Gosport's HMS Sultan rows into the history books with back-to-back world records
ARMED forces personnel rowed their way into the history books after clinching back-to-back world records.
The combined tri-service team of serving and retired personnel at HMS Sultan in Gosport showed grit and determination as they tackled the 100,000-metre indoor rowing attempt – smashing the previous record by 10 minutes.
The squad not only set a new world record in the Concept2 30-39 years category, but trounced the previous British record time too.
The remarkable achievement comes 13 months after men and women from Sultan broke the world record for the furthest distance rowed in 24 hours, racking up more than 450,000 metres.
Commander Sophie Shaughnessy, Sultan’s executive officer, was stunned by the team’s latest effort.
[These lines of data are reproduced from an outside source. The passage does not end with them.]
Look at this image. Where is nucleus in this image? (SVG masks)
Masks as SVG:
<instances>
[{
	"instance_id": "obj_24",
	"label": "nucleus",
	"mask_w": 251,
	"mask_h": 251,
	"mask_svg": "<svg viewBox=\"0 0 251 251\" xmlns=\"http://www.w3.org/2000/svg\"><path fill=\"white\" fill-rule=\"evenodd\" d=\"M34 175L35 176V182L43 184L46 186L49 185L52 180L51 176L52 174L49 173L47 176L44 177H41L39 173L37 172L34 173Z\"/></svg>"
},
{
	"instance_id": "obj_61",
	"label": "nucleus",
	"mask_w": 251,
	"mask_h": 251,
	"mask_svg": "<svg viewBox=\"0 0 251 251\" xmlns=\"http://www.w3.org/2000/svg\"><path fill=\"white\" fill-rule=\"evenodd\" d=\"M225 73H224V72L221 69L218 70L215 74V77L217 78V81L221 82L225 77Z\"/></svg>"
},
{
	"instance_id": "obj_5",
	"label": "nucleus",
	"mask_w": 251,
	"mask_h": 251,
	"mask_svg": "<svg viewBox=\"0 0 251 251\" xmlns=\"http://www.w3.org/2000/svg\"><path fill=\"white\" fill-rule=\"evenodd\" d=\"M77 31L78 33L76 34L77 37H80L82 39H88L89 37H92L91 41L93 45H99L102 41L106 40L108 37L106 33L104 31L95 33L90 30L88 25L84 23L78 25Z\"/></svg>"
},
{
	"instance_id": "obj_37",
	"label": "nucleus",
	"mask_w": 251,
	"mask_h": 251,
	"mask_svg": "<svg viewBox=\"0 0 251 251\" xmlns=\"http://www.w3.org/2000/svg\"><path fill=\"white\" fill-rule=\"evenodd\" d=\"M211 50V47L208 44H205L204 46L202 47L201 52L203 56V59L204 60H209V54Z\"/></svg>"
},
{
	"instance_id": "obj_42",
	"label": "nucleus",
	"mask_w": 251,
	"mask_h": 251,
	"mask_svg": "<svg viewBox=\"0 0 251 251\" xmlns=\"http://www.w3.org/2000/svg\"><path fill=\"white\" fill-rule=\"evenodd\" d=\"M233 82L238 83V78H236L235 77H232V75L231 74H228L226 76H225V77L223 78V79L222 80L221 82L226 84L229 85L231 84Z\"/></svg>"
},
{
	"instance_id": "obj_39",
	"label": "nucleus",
‘To achieve one British and world record here was a massive achievement, but two in the space of two years is just phenomenal and I understand they have other records in their sights,’ she said,
‘Their success in 2015 and then again in 2016, means we are already looking forwards to further success in 2017.’
The team, made up of members of the navy, Royal Air Force and the Sub7 indoor rowing club, had been preparing to beat a time of 5hrs 43secs set in 2013.
But they had to ramp up their efforts after a 19-strong French indoor rowing team smashed this just days before the event, recording a new record of 4hrs 44mins.
Undeterred, Sultan’s team pushed itself to the limit, finishing the distance in 4hrs 34mins 45sec.
Corporal Rob Jones was part of the 2015 record-breaking attempt as well as this year’s.
He said: ‘It was a surprise to hear about the new world record that the French had set leading in to the challenge, but it didn’t put us off.
‘We wanted to raise the profile of indoor rowing within the armed forces.
‘With the whole team associated with the services in one way or another, we were delighted to be able to complete the task within the military environment.
‘Once we got past the half-way mark in good time, we knew it was ours to lose and we just pushed on in.
‘The last 10km were just a blur really, but we got where we wanted to be and with time to spare.’